John Hinton wrote:> If I run
>
> showmount -e <my_server_ip>
>
> from the client, with the firewall set to on on the server, I get
>
> rpc mount export: RPC: Unable to receive; errno = No route to host
>
> If I turn it off, I can connect.
>
> So far, I have 111 and 2049 tcp and udp open and 4002 udp open.
>
> Anybody know what I'm missing?
Depends what your NFS server is. Basically, NFS utilizes RPC. RPC has
brain damaged design, basically services will listen on randomly
assigned ports, and portmapper service (port 111) will keep tabs on what
is where. Basically, making contacting RPC based service is two step
process. First the client connects to portmapper to find out on what
port actauall RPC service is listening, and than it will connect to that
port. This is absolutely incompatible with any non-trivial network that
includes firewalls. I don't know what the folks that designed RPC were
smoking when they designed things this way, but it must have been really
bad stuff.

* [Activity list]
a) Extract the section of the NFS post that begins with the words containing "John Hinton wrote:>" and ends with "I can connect.".
b) List every distinct port number mentioned in the NFS post.
The records that come after the NFS post are separate material with no connection to it.

* [Data extract]
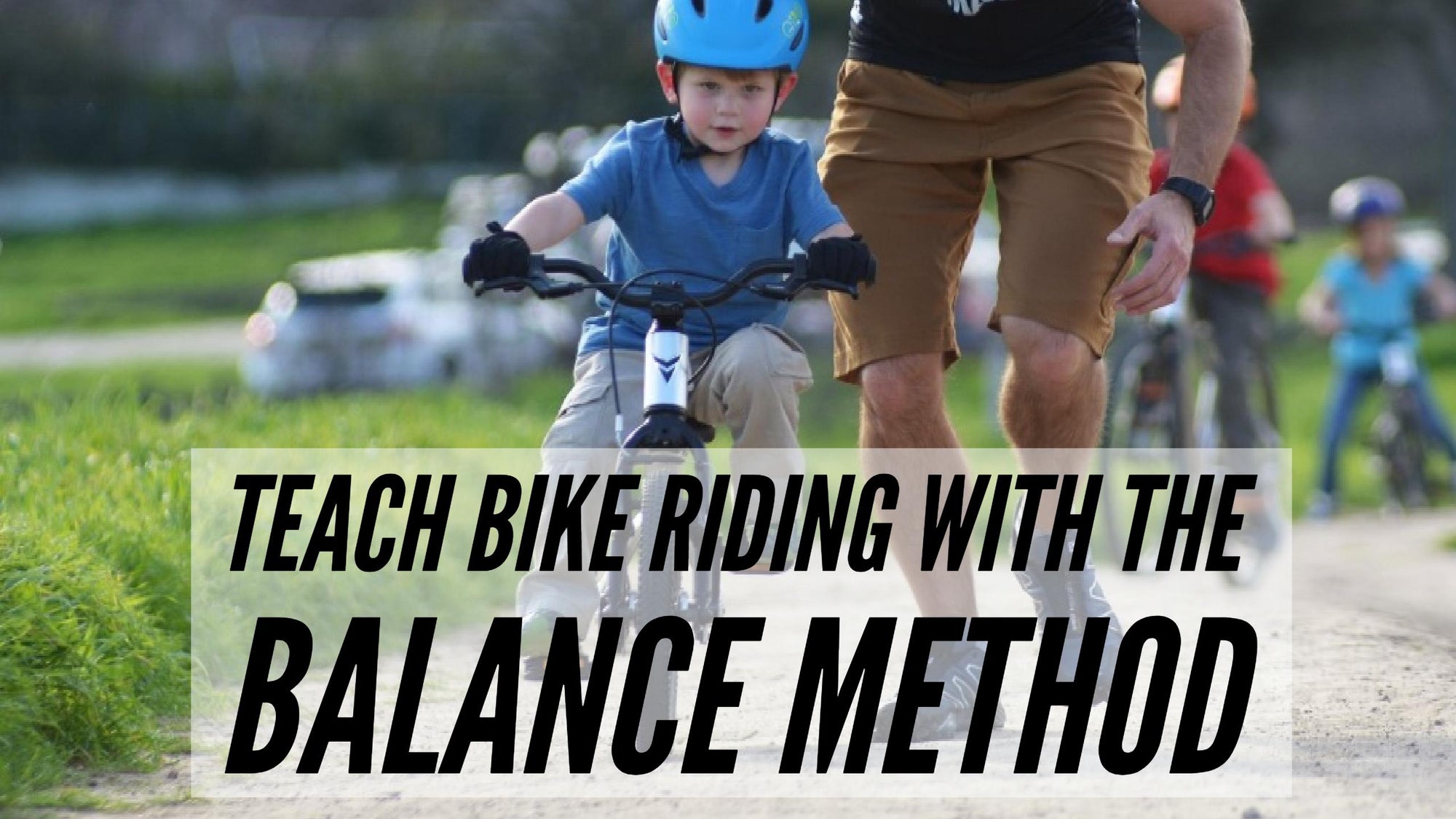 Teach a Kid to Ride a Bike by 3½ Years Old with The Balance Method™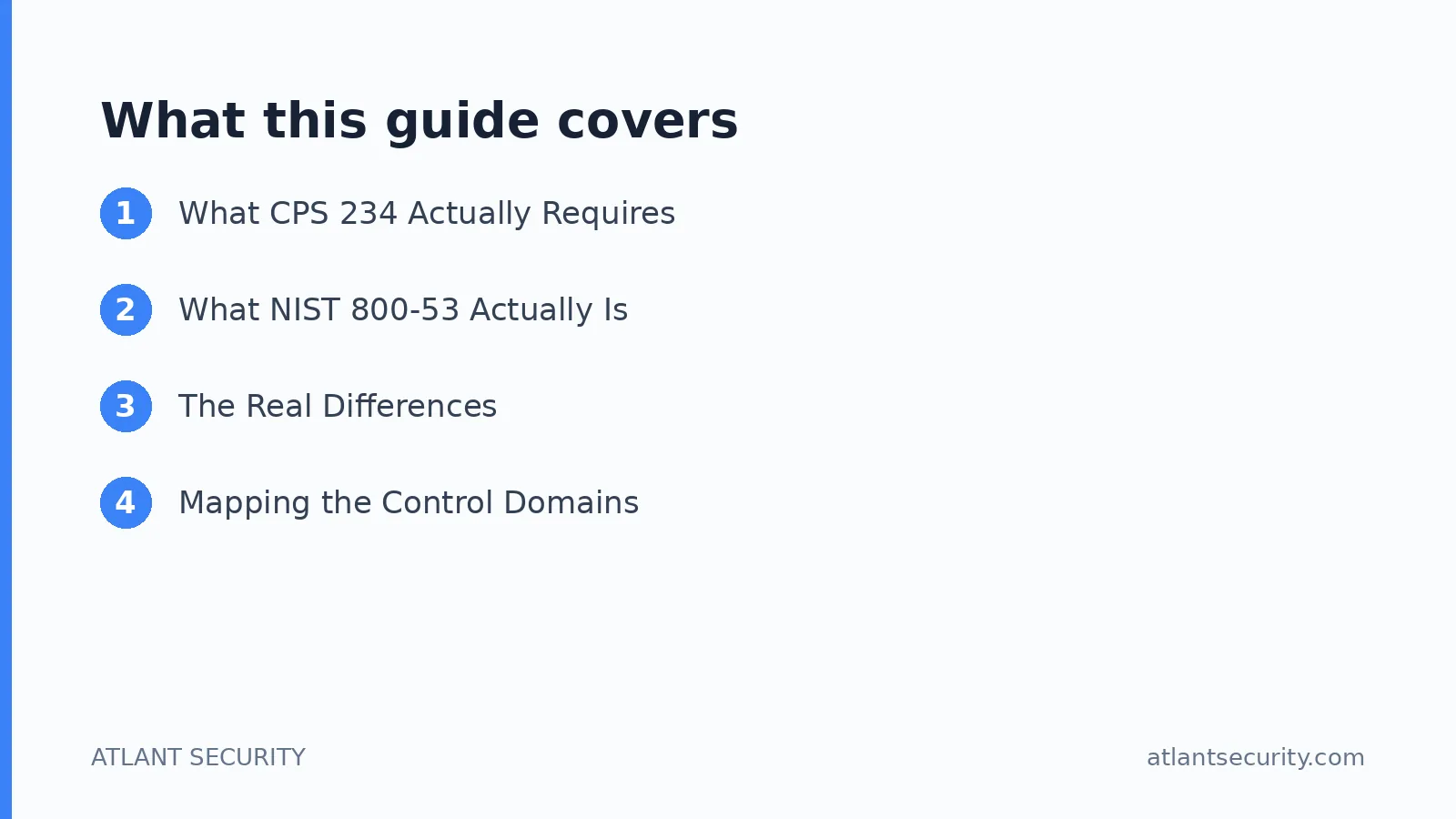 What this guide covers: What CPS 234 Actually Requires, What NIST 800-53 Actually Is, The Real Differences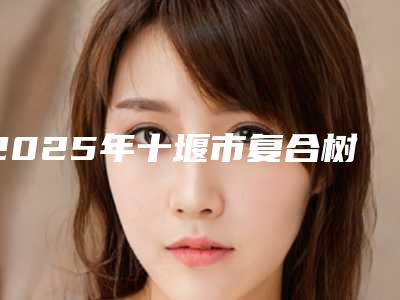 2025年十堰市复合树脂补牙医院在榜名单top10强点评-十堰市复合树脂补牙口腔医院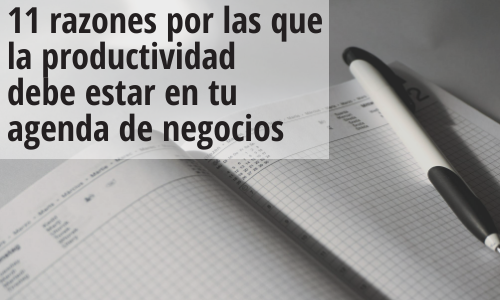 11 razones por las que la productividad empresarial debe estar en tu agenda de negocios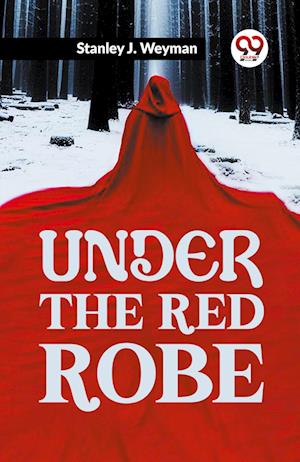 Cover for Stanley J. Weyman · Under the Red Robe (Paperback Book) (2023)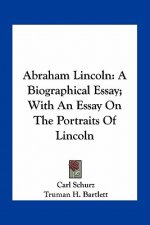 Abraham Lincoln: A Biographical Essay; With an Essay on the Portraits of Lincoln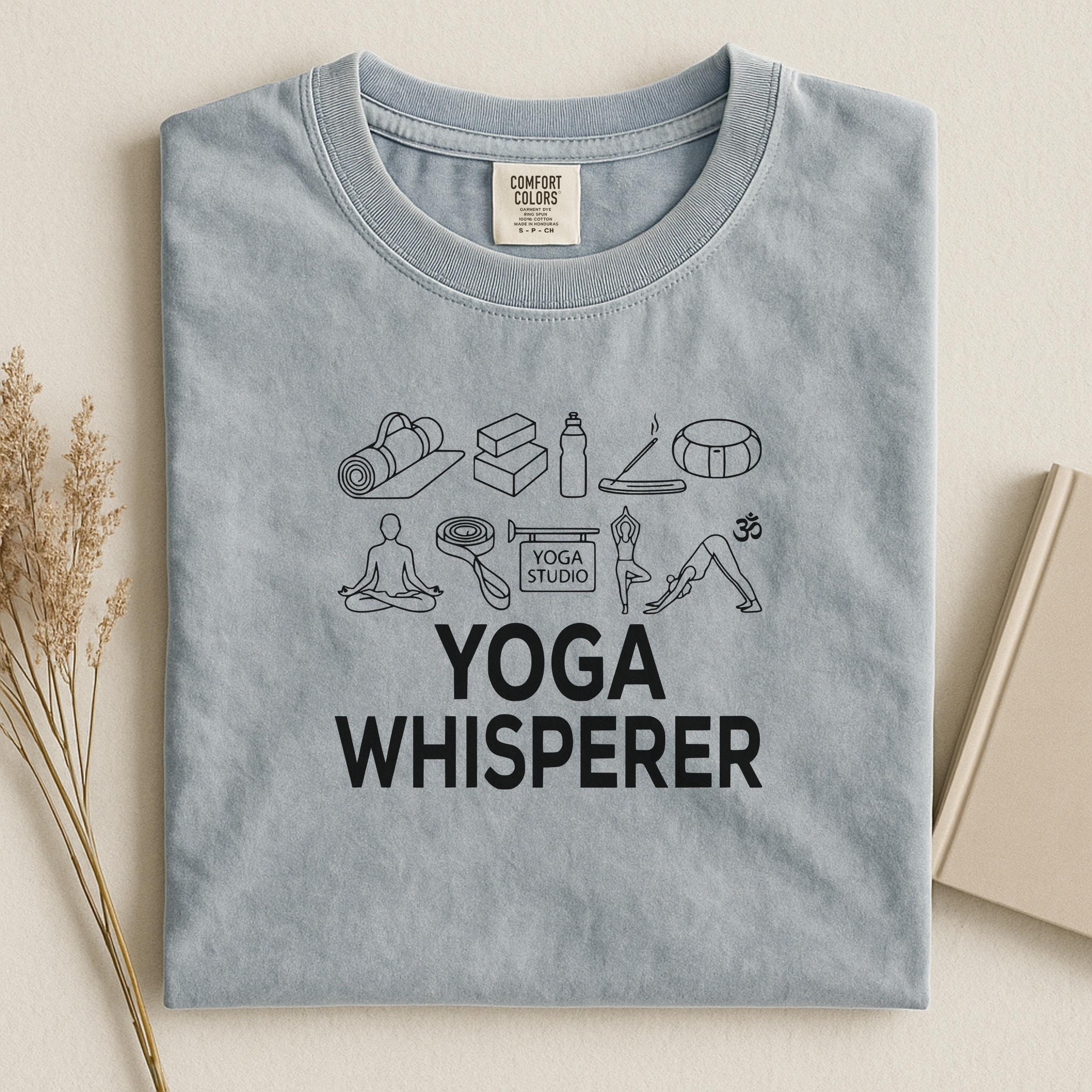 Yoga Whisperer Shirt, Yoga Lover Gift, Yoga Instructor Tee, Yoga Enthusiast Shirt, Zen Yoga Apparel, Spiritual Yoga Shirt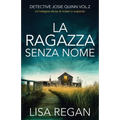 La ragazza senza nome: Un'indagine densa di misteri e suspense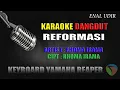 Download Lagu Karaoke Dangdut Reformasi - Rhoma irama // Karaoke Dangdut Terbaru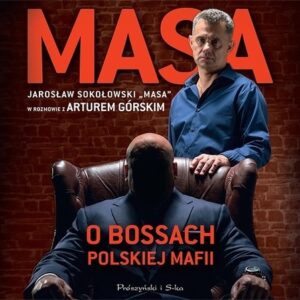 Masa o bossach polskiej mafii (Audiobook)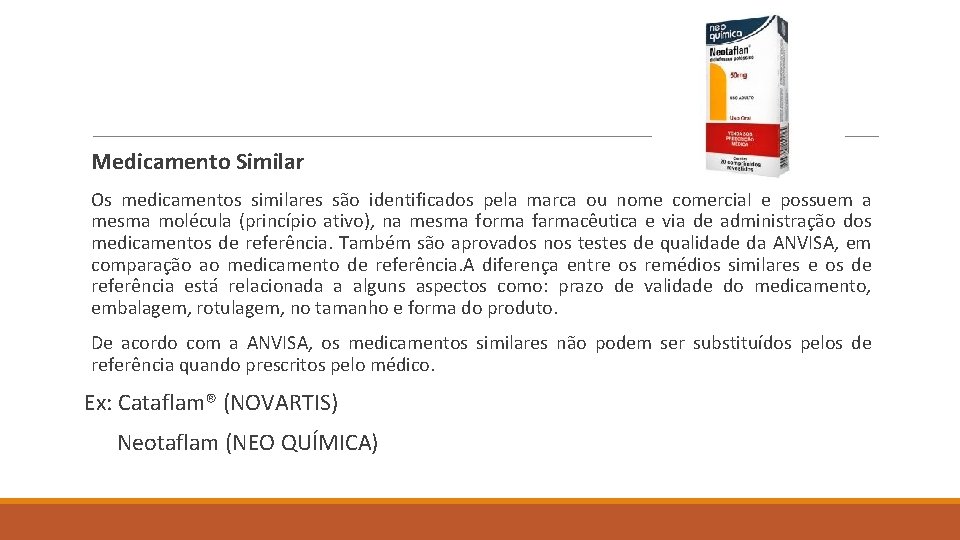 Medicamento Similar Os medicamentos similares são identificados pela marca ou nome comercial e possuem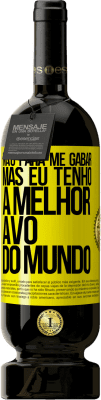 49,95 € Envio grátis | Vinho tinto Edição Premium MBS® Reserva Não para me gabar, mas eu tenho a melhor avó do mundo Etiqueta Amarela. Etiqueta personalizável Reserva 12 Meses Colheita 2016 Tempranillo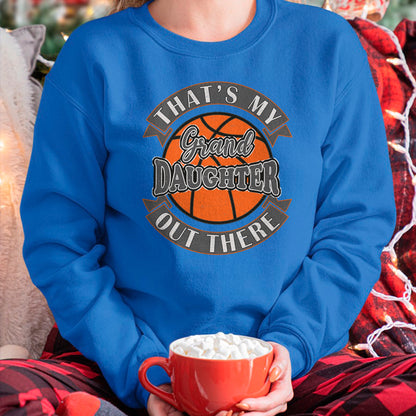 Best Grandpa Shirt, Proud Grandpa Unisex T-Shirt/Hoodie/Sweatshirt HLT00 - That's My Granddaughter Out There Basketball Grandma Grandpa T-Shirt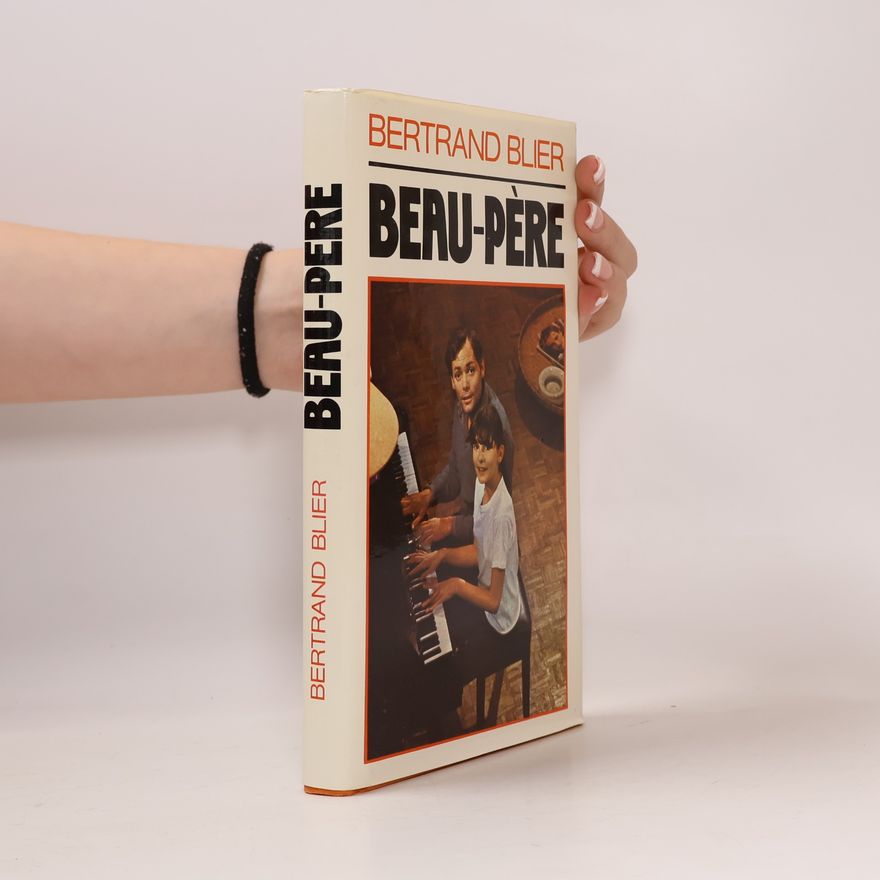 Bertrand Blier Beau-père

* [Responses per task]
a)
John Hinton wrote:> If I run
>
> showmount -e <my_server_ip>
>
> from the client, with the firewall set to on on the server, I get
>
> rpc mount export: RPC: Unable to receive; errno = No route to host
>
> If I turn it off, I can connect.

b) 111, 2049, 4002